Our study had several limitations. First, the hospitals treating our cohort of patients were mainly tertiary hospitals, such that our study population may not have accurately represented the general COPD population. Second, we have no explanation for the remarkable improvement in FEV1 that occurred in our female patients during the second year of follow-up but this may have affected the analysis of the annual FEV1 change. Third, only 8.1% of the COPD population recruited for this study was female. The use of propensity score matching in further analyses will avoid this large difference. Finally, our study had a cross-sectional design, so more longitudinal research will be needed to explore important parameters including symptom scores and exacerbation.

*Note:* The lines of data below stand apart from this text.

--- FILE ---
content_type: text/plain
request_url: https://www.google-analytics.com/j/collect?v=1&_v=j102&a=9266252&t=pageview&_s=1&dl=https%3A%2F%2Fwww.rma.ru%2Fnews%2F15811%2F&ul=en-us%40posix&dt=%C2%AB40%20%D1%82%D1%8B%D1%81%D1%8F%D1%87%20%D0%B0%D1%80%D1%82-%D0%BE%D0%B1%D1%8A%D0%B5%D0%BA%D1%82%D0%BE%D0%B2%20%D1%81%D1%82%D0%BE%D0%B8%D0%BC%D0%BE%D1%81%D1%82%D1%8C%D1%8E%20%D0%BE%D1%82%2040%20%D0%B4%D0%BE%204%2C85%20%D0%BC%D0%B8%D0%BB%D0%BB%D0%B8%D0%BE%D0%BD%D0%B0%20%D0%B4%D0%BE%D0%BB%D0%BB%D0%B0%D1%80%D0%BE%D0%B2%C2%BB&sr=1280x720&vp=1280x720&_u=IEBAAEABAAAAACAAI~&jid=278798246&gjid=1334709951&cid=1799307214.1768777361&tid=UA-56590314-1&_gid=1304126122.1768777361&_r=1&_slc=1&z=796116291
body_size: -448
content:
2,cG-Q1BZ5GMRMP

In conclusion, we analyzed the sex-based differences in the clinical parameters of COPD patients. The results revealed that fewer female patients were smokers but exposure to passive smoking and biomass was higher in females than in males. Female patients had more COPD symptoms and a poorer functional exercise capacity, which may be explained by the result that female COPD patients were more likely to be asthmatic and were more depressed than males with COPD. The exacerbation rates did not significantly differ from those of male patients but revealed less annual FEV1 loss in females than in males. Gender difference of Korean female COPD showed similar to that of developing countries. Clinicians should be aware of typical characteristics of female COPD such as depression, and keep in mind that female without smoking history may also develop COPD.
The authors have no conflicts of interest.